"No. If you're going, I'm going, too," I answered, determined not to be alone again in this forest, so full of horrors.
"Well, do as you like. There will be no danger if we can reach the place without being seen."
"That'll be easy enough, for the trees will hide us; but I wish you'd go back to Appletop," I answered, full of forebodings.
"To be shot from a bush to-morrow? No! I must find out who it is that seeks my life, if, indeed, there is any one save Burke himself."
"Burke'll never tell, I know he'll not," I answered, still hoping to dissuade him.
"Well, I will get him, anyway, and that will make one enemy the less to guard against," he replied, springing into the saddle.
Lifting me up behind him, he put spurs to his horse, and in a few minutes we reached the top of the bluff.
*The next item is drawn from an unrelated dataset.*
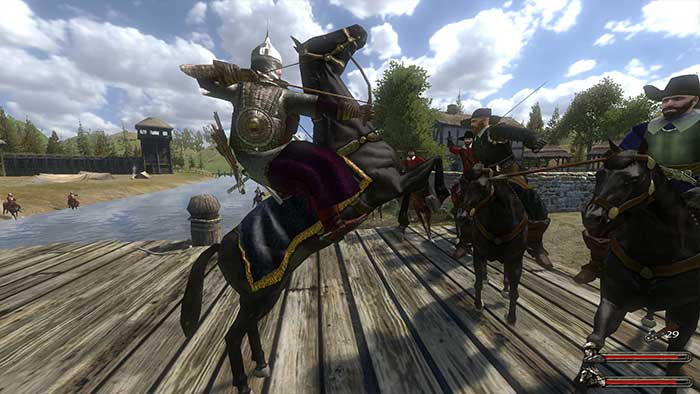 Mount and Blade : With Fire and Sword (image 2)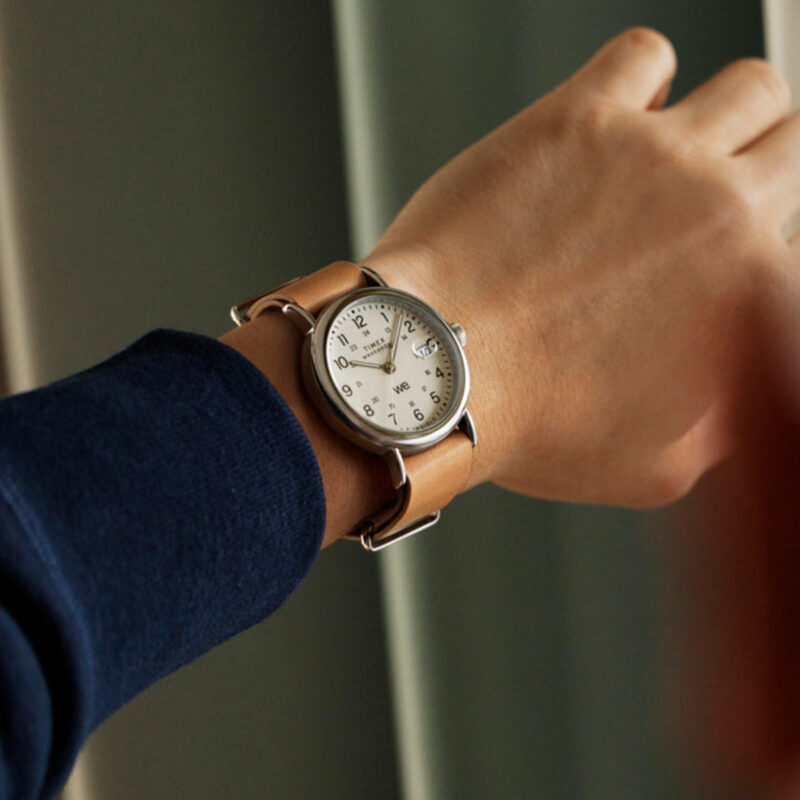 Timex Weekender (TW2W86900)  Watch_4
Turning into the forest, we made our way to the grove back of the cabin, and here, fastening the horse, we crept forward on our hands and knees to the rear of the hut. Peering within, and everything being as I had left it, we made our way into the dark inclosure. Closing the door, Uncle Job went to Blott, bidding me keep a lookout for Burke; and this I could do through the opening in the wall without in any way betraying our presence. Trying first his pulse and then his heart, Uncle Job exclaimed at last:
"There is life in him, but whether he can be brought around or not is another thing." Saying which, he got down on his knees and began to beat the man's arms and chest, prying his mouth open at last, and breathing into it, as if he would force life into the body whether or no.
While thus engaged, Burke emerged from the shadows of the trees, and upon my crying out, Uncle Job got up, and taking a pistol in each hand, stationed himself in the middle of the room. Reaching the door, Burke pushed it open, and doing so, stood outlined in the bright moonlight. At this, and before he could enter or suspect our presence, Uncle Job cried out in a terrible voice:
"Throw up your hands, Burke, or you are a dead man!"